Но глобальный пессимизм Шопенгауэра был отчасти созвучен и по менее глобальному критицизму великих реалистов второй половины XIX века если не прямым своим содержанием, то беспощадным «пафосом отрицания» наличной действительности. Признание Шопенгауэром земного мира не «лучшим», а «худшим из миров» в какой-то мере перекликалось с «арзамасским ужасом», охватившим Льва Толстого на вер-шипе его писательской славы и «неправедного материального благополучия».
Томас Манн очень верно заметил, что художник (и уж тем более великие писатели-реалисты) весьма «неадекватно» воспринимает абстрактное философское мышление. Это всецело относится и к философии Шопенгауэра, в связи с нею и сказано. «Бели жизнь человеческая бесцельна, — так рассуждает Позднышев (из «Крейцеровой сонаты»), — то правы Шопенгауэр и Гартман, и род человеческий должен прекратиться». Но в том-то и дело, что ни Толстой, ни его Позднышев вовсе не считают всякую жизнь бесцельной; бессмысленна в их глазах только жизнь современного «образованного общества», которому Толстой полемически противопоставлял осмысленную трудовую жизнь патриархального крестьянства.

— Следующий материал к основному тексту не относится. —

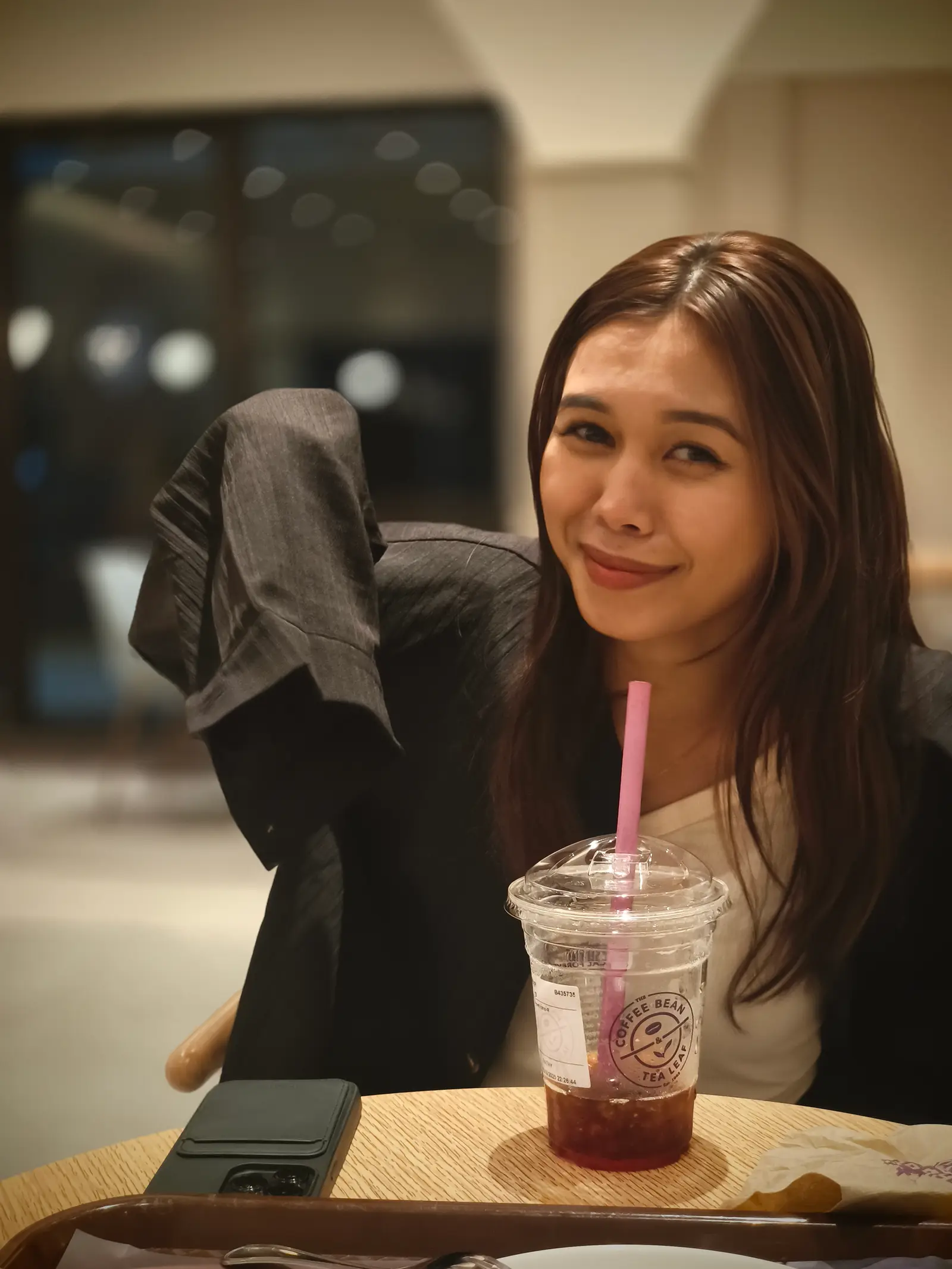 Isabllea n Coffe — frame 8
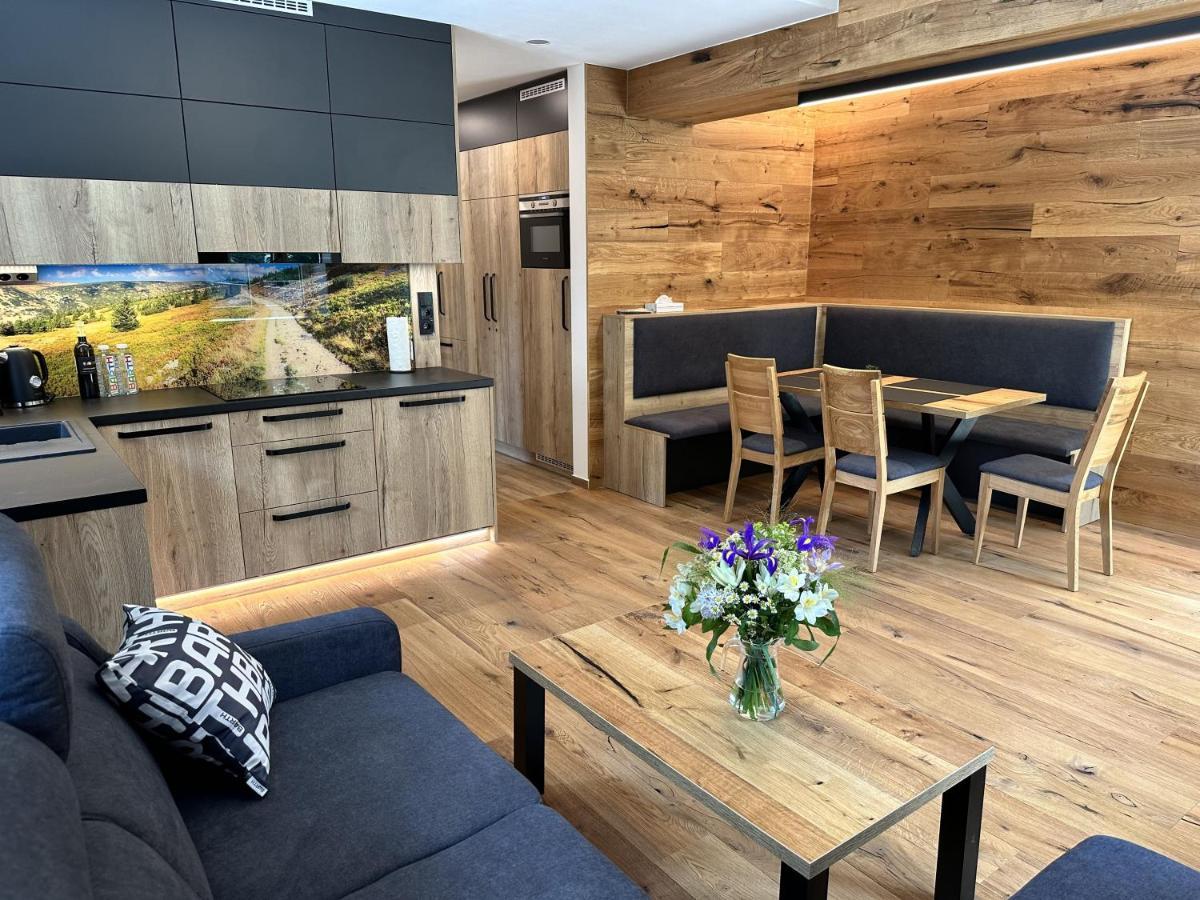 Apartmany Barth Holiday - Rezidence Maj Pec pod Snezkou Ngoại thất bức ảnh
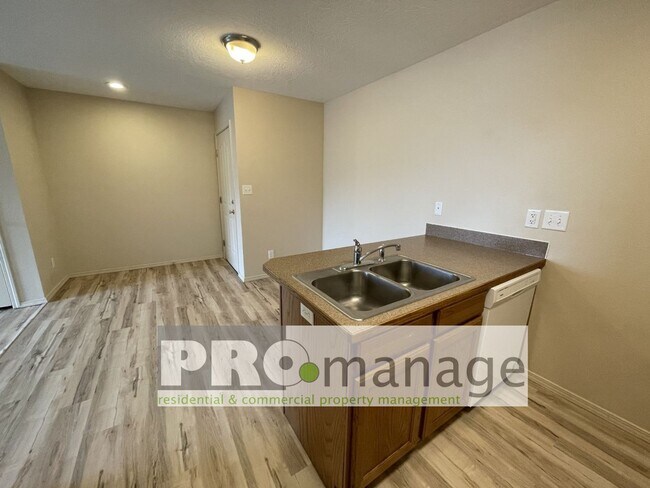 Foto del edificio - 2592 Prospect Dr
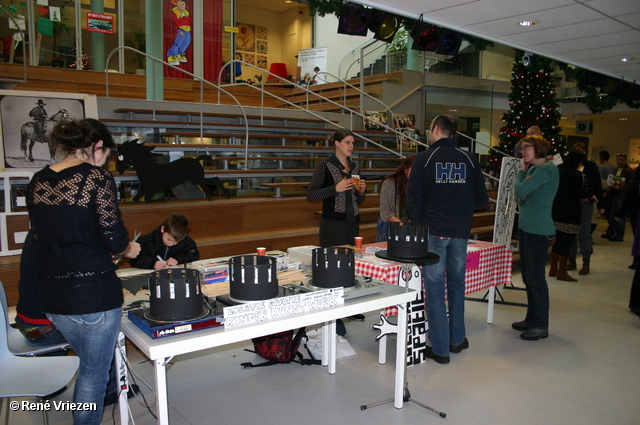 RenÃ© Vriezen 2010-12-18 #0090 Wijkmarkt -Ontdek Presikhaaf- MFC Presikhaven Wethouder Margriet Bleijenberg zaterdag 18 december 2010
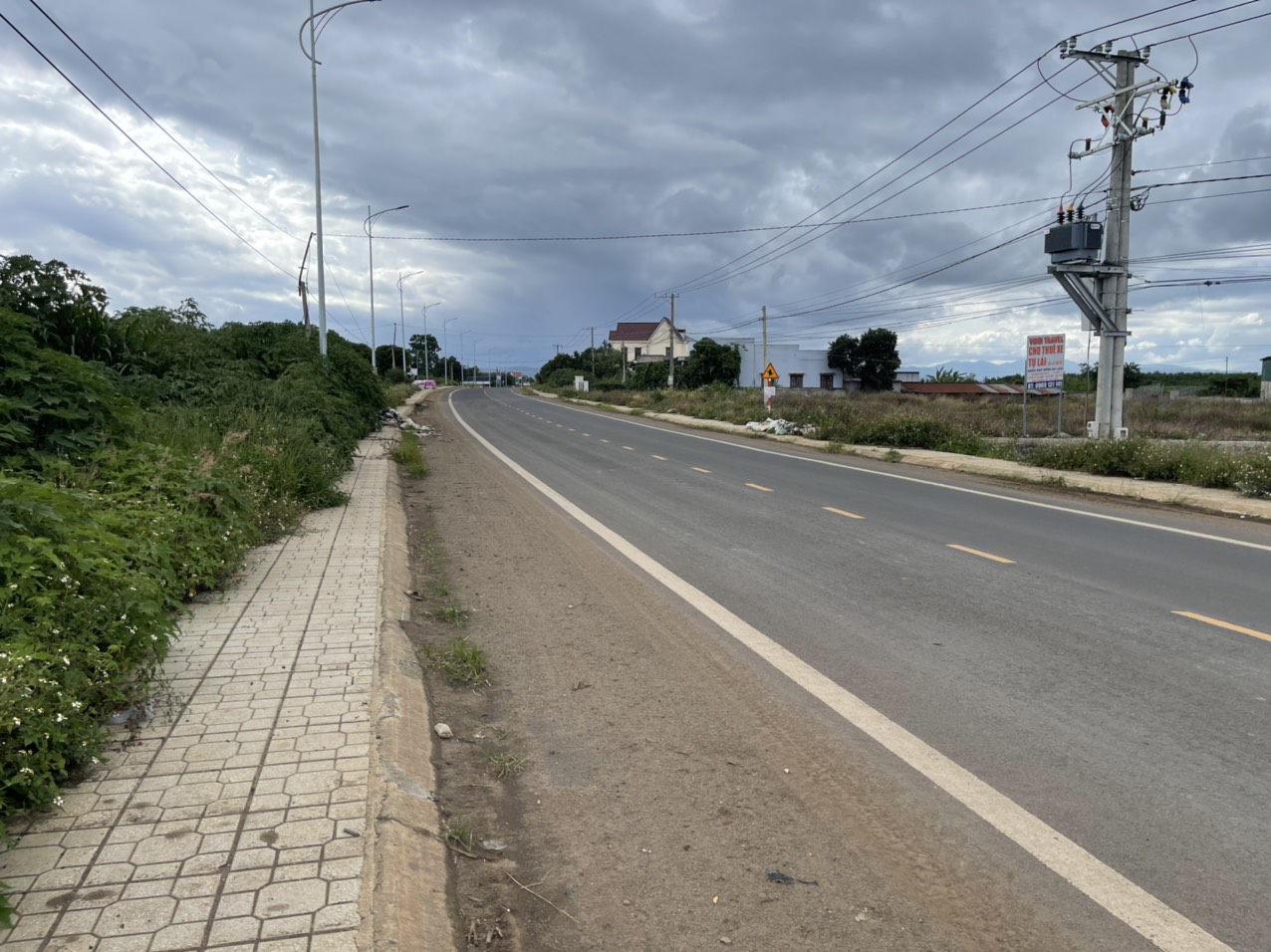 B21. CẦN BÁN LÔ ĐẤT MẶT TIỀN ĐT 724. 16M X 34M =544M2, CÓ 100M2 ĐẤT Ở. Đ/C: XÃ PHÚ HỘI, HUYỆN ĐỨC 11845193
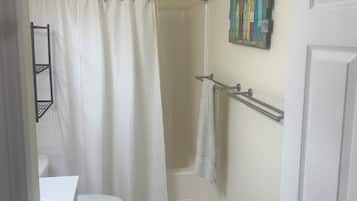 淋浴设施、毛巾、卫生纸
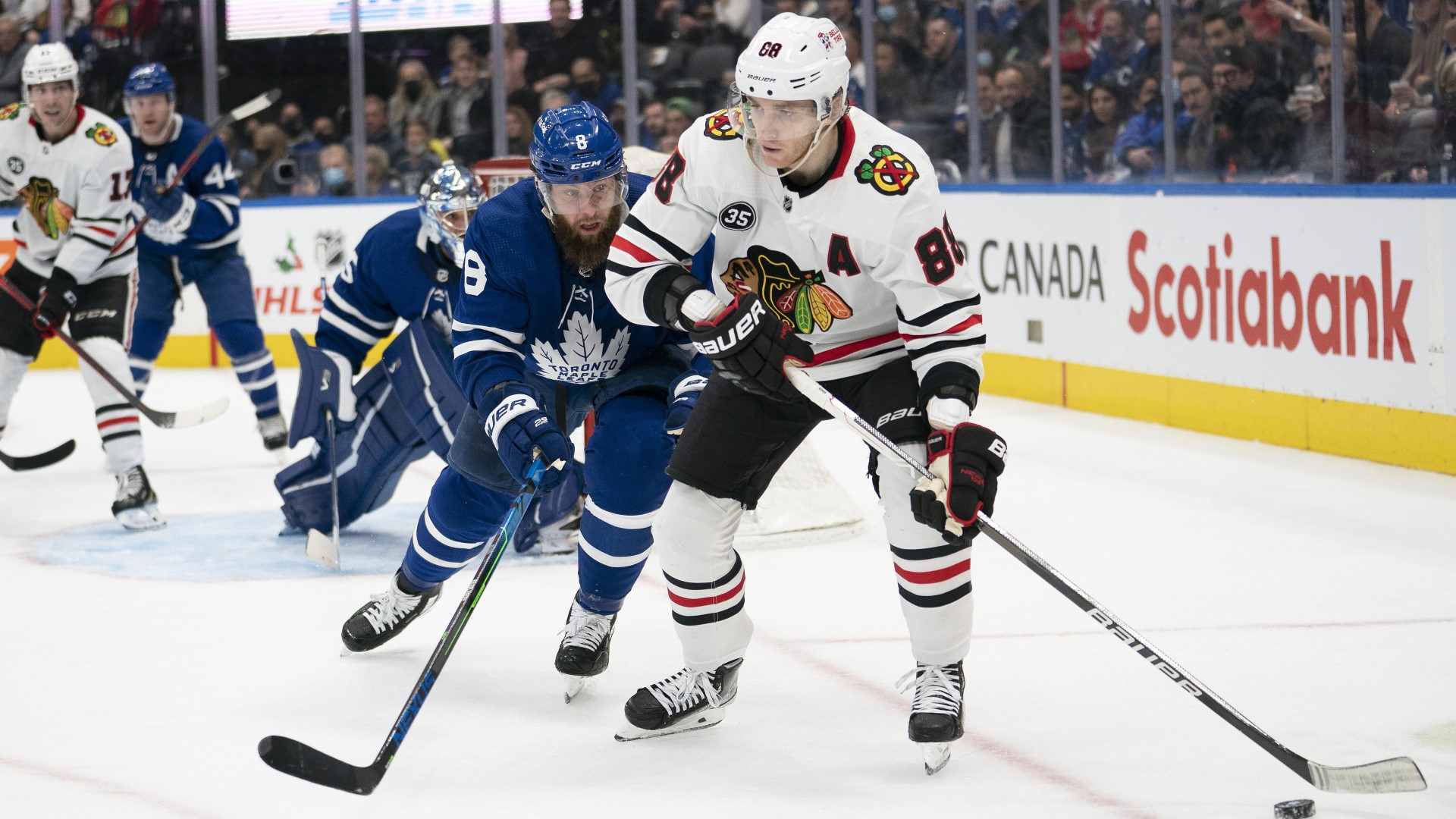 Two Bruins Rivals Reportedly In Mix For Patrick Kane Before Deadline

Молодой автор «Будденброков» отнюдь не думал полемизировать с Шопенгауэром. Напротив, он полагал, что всецело подчиняет идейную концепцию своего романа шопенгауэровской сути, лишь несколько усложнив и дополнив ее восславляющими «жестокую и могучую жизнь» декларациями Ницше. В поисках более полного постижения жизни начинающий романист соприкоснулся с философией Шопенгауэра и решил, что нашел у него всеобъемлющий закон жизни, разъясняющий загадку окружавших его явлений, их темную подоплеку — «войну всех против всех», неустанную метафизическую «распрю мира» и связанную с нею извечную «вину существования». А рядом с жизнью, непрозреваемой, непостижной для «дневного создания», — смерть, сулящая подарить человеку в час его разлуки с земной юдолью — «весь мир, клочки которого он видел в молодости, целиком».
Если Гете прав и не только он сам, а каждый большой художник способен понять в творениях философов преимущественно то, что было и раньше ему известно или хотя бы смутно угадывалось им, то можно с уверенностью сказать, что Толстого подкупила тонкая психологическая трактовка Шопенгауэром помутившегося сознания и сопутствующих полному его угасанию мучительно-радостных озарений. Кто не помнит гениальной сцены полубреда тяжко раненного князя Андрея на Аустерлицком поле или его же предсмертное отчуждение от всего живого из более поздней главы? Все это было написано задолго до знакомства писателя с книгой «Мир как воля и представление» и с одной из центральных глав трактата — «О смерти и ее отношении к нерушимости нашего существа в себе». И все же наиболее сильная и философски насыщенная разработка темы смерти и последних вспышек меркнущего сознания содержится в «Смерти Ивана Ильича». В этой повести парадоксальная и более чем спорная шопенгауэровская «теория смерти», перенесенная в область конкретно-индивидуальной психологии обреченного мучительному умиранию героя, стала непреложной эстетической реальностью.
Позднее Томас Манн говорил, что никогда бы не мог создать «Будденброков», «если б его не возбуждало и не поддерживало чтение Толстого».
От Толстого идет сама композиция любекского романа — эта пестрая смена разнородных эпизодов, не только не нарушающая, а, напротив, артистически воссоздающая неторопливое, почти неприметное течение жизни, конечно же, отливающей другим местным колоритом, другой социальной и национальной самобытностью. Более того, мы склонны при-писать и эти густо вплетенные в ткань повествования манновские «лейтмотивы» влиянию не столько музыкальной техники Вагнера, сколько литературной техники Толстого, который так часто прибегал к тому же приему — к повторным упоминаниям отличительных внешних черт, повадок и характерных словечек своих героев, а также к сквозным образам, сопровождающим иные сатирические зарисовки, как-то: к неоднократно повторяющемуся сравнению с неустанно работающей ткацкой мастерской великосветского салона Аннет Шерер.
В 1900 году впервые вышли в немецком переводе «Смерть Ивана Ильича» и «Крейцерова соната» и были тогда же прочитаны Манном, еще продолжавшим работать над «Будденброками». Большой художник, собственно, никогда не подражает, не поддается влияниям; он активно испытывает воздействие великого искусства и смело вступает с ним в творческое соперничество. Не попадись тогда в руки Томасу Манну «Крейцерова соната», он, быть может, и не заставил бы пережить не по годам одряхлевшего сенатора Будденброка чувство ревности. Но толстовская повесть была прочитана, и можно только удивляться, как оригинально — вслед за Толстым, но по-своему — была разработана тема ревности молодым романистом.